M.J. “Reese” Stigliano, a vice president at Lehrer & Co., said that though the downtown vacancy rate still stands at 21 percent, the amount of full-floor office space left is small.

Stigliano, who handled leasing for the 110 Tower, said the next wave of construction will more than correct the shortage.

“If these all get going within a year, you’re going to have a major glut of space,” he said. “If it doesn’t happen, it’s impossible for the city to grow.”

Stigliano says the building was a boon for businesses such as Alamo that wanted to gather growing operations under one roof. Many of the other tenants are attorneys such as DeCesare, who wanted to expand their practices closer to the courthouse.

But Stigliano said that the building did not drain tenants from any other Class A buildings.

“None of the 110 Tower space caused any vacancies,” Stigliano said. “There’s been a lot of expansion and growth.”

Indeed, developers such as John Mercede think the building’s success has spread.

Mercede, who owns Mercede CityCenter at Andrews Avenue and Las Olas Boulevard, watched his occupancy rate grow from 33 percent to 50 percent in the last three months.

“As their space becomes occupied, it works together,” he said. “The more businesses that locate downtown, the more new businesses will want to be here.

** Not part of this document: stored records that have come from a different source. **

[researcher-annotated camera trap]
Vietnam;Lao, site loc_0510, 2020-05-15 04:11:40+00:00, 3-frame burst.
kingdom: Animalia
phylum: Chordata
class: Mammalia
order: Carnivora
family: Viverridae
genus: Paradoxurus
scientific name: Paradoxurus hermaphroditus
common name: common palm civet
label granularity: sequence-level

It has to be cooperative.”

Will such success continue? Although some Fort Lauderdale officials do not predict a mass migration to the south side, they hope the 110 Tower will be a catalyst.

Mayor Robert Cox sees the building as the new southern boundary of the city. Bill Johnson, who directs Fort Lauderdale’s Riverwalk project, said the 110 Tower will be the anchor for a judicial district that will tie into the city’s ambitious plans to develop an entertainment, shopping and residential area along the New River’s north bank.

One of the projects city officials are watching closely is an 8-acre tract on the river’s south bank near Third Avenue. Broward County owns the property but it will soon put it up for sale as surplus.

“We’re looking at it as a sizable mixed-use development,” Johnson said. “I think there is enough critical mass there now to attract the top developers in the country.”